Mysterious extra load of some sort on ms1?

  • NFS very slow
    • -> Apaches getting bogged down by processes which needed to access the files -- "very slow"
    • -> Image scalers getting insanely bogged down, unable to do anything
  • Turning off the web server on ms1 relieved the pressure.
    • -> Old images still served from cache
    • -> New images just not loading, though...
    • -> NFS things now loading fast, so regular Apaches fine.
  • Attempted to switch in lighttpd from the Sun Java Web Server that was in there; had lots of trouble.
    • Served files out, but very ssssllloowwwwlllyyyy.

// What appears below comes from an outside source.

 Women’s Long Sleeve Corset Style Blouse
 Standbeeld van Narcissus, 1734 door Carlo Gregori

    • Connections filled up quickly.
    • Had mysterious error message (tried patching it), unsure if it was relevant.
  • Attempting to switch webserver7 back in just met with slamming the load and breaking everything again.
  • After some fiddling back and forth, eventually...

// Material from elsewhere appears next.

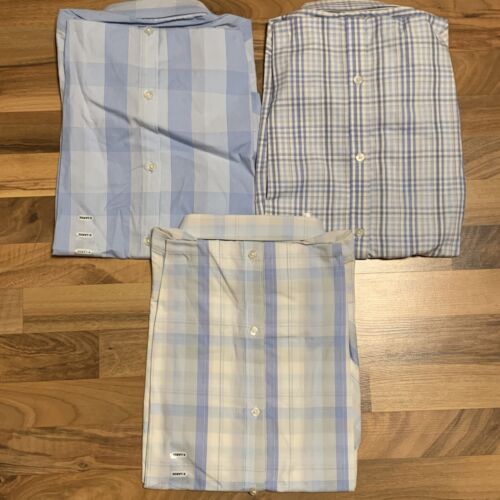 CALVIN KLEIN Herren klassisch gewebt kariert kurzarmiges Knopfleistehemd, XL XXL blau - Bild 2 von 15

    • Switched styles back to Apaches & disabled CentralNotice temporarily to reduce load
    • Waited until after peak and switched back to JWS
  • It was pretty harsh for a few minutes, but then settled down.
  • Not really sure what was wrong. :(


Diagnosis tools we want:

  • "web top" -> a good tool to filter the live squid proxy logs to see what the top hits are, top requestors, etc and see if we can identify suspicious input patterns. This is very hard to get from just grepping the log raw.